Do you Google yourself?
If you do, you're not alone. As far back as 2010, nearly 60 percent of us admitted we searched our own names online. Let's face it, we share more of our lives publicly than ever before. But don't be quick to judge millennials as irresponsible when it comes to sharing some of that information.
"Contrary to the popular perception that younger users embrace a laissez-faire attitude about their online reputations, young adults are often more vigilant than older adults when it comes to managing their online identities" according to Mary Madden, a researcher at the Internet and American Life Project, who spoke to the website Live Science.
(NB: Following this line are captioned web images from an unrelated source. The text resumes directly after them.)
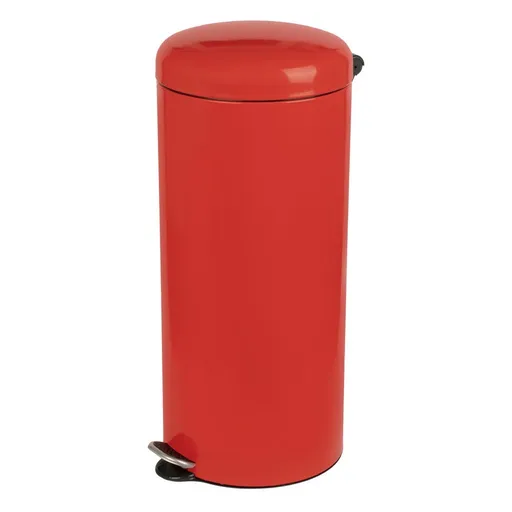 Alda Pedálový odpadkový koš Doman Soft CloseFreedom Fresh 30 l, červená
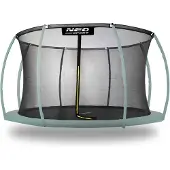 Neo-Sport innvendig sikkerhetsnett til 435 cm (14 ft) trampoline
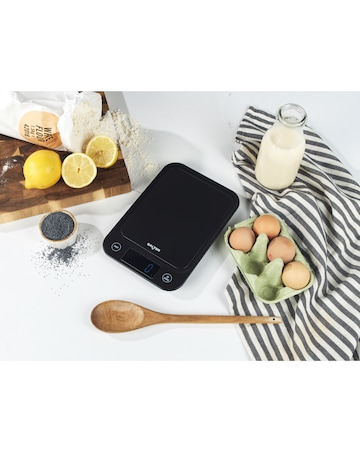 Salter Toronto 5kg Electronic Scale - Black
I'll admit I google myself a few times a month. Mostly it's because I'm trying to find something I've previously written, but didn't keep on file. Plus, it's fun to come across others with the same name and see how they're living in the same world but are a completely different person (does that make sense? It's like having a doppelganger in one of those sci-fi shows on another planet. It's you, but it's not really you).
One of the best descriptions of google, and the information it mines from our searches about not only ourselves, but anything and everything, came from an article I read in the British newspaper The Guardian, it said "The power in Google data is that people tell the giant search engine things they might not tell anyone else. Google was invented so that people could learn about the world, not so researchers could learn about people."
As it turns out, maybe the search engine does know more about us, than we know about our self after all?